Collapsible steering column assemblies are known in the art for including in vehicles to reduce the likelihood of injury to occupants of the vehicles during collisions. The steering column assemblies include a support for attachment to the vehicle. A steering column is movably supported by the support. An energy absorbing mechanism interconnects the steering column and the support for absorbing energy in response to the steering column moving relative to the support, i.e., when a force is exerted on the steering column such as during the collision.
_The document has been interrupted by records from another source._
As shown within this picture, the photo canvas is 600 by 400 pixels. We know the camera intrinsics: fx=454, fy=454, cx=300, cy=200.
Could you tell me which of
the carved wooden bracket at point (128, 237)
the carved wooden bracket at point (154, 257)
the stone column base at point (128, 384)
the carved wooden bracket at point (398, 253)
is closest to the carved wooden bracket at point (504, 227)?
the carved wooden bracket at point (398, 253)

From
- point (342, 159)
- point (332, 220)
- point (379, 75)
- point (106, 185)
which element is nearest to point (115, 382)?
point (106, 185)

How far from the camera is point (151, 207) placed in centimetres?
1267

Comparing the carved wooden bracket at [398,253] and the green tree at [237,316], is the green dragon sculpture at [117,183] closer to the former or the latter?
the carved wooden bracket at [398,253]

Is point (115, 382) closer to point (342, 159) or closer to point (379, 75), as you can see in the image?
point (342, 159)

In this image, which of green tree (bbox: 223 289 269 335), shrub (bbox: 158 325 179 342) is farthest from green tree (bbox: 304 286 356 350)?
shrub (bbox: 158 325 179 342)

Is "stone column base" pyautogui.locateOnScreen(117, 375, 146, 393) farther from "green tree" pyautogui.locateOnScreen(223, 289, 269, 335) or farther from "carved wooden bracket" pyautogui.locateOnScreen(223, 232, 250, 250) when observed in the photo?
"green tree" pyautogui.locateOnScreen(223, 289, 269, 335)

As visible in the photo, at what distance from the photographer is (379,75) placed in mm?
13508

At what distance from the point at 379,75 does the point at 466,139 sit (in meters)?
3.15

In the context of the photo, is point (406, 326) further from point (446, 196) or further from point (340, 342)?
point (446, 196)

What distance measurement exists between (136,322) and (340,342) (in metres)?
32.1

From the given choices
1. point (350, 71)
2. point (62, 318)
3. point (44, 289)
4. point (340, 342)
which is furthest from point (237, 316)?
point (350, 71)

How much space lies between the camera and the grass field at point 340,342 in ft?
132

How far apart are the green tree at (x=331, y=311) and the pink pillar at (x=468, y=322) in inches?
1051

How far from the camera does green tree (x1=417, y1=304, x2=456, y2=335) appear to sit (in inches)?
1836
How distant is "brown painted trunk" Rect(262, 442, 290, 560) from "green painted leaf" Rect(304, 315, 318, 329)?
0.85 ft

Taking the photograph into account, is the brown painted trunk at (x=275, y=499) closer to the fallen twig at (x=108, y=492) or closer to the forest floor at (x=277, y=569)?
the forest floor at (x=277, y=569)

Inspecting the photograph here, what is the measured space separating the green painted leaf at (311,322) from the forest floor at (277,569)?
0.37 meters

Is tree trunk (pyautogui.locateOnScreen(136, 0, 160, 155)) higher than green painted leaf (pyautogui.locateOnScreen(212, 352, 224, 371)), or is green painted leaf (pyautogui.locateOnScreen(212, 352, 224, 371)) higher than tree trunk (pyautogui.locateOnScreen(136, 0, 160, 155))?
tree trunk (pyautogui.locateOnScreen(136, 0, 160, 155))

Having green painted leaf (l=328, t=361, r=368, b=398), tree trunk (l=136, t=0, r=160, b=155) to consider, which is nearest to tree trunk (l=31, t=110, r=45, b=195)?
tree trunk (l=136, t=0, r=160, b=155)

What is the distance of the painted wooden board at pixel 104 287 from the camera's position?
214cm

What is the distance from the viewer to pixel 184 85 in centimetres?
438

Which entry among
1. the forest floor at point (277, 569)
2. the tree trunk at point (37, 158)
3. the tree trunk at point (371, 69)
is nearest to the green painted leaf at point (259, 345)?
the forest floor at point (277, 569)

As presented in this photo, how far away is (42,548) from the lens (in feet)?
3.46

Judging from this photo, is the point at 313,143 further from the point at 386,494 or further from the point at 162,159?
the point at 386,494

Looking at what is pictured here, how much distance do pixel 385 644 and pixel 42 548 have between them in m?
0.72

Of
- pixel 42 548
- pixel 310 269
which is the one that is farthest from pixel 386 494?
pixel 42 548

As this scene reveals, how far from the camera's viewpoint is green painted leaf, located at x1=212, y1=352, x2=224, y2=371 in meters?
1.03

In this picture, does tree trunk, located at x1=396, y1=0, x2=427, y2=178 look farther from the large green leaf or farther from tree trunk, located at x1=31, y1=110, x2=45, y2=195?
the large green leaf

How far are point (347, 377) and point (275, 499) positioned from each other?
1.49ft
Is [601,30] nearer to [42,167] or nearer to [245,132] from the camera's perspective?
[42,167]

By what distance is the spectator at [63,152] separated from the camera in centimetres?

Common energy absorbing mechanisms include a metal strap that is wrapped about an anvil. The metal strap is generally fixed to the steering column and the anvil is fixed to the support. During the collisions, when the force is exerted on the steering column, the metal strap is forced about the anvil. The metal strap resists the movement and bends about the anvil, thus absorbing the energy and allowing the steering column to move in relation to the support. One of the problems with the energy absorbing mechanisms is that the metal straps are selected to deform when a force exerted on the steering column exceeds a predetermined threshold. As a result, the energy absorbing mechanism is exhausted after absorbing the energy when the force exceeds the threshold and cannot absorb additional energy thereafter. For example, during the collision, the force of the collision itself may exceed the predetermined threshold. In the event that the occupant impacts the steering column shortly thereafter, the energy absorbing mechanism cannot absorb any more energy. Furthermore, collisions generate forces of various magnitude on the steering column, depending on the speed of the vehicles involved, among other variables. The metal straps, chosen to deform at the predetermined threshold, are not suitable to absorb energy at forces below or substantially above the predetermined threshold. In other words, the metal straps, because of the predetermined threshold, are based on predetermined collision conditions and cannot adjust to actual collision conditions. In addition, the metal straps, once deformed, lose structural integrity and must be replaced.
Thus, there is an opportunity to provide an energy absorbing mechanism that is capable of adjustment to absorb energy at forces of various magnitude such that a universal energy absorbing device may be installed on each type of vehicle and adjusted based on individual parameters of the vehicle.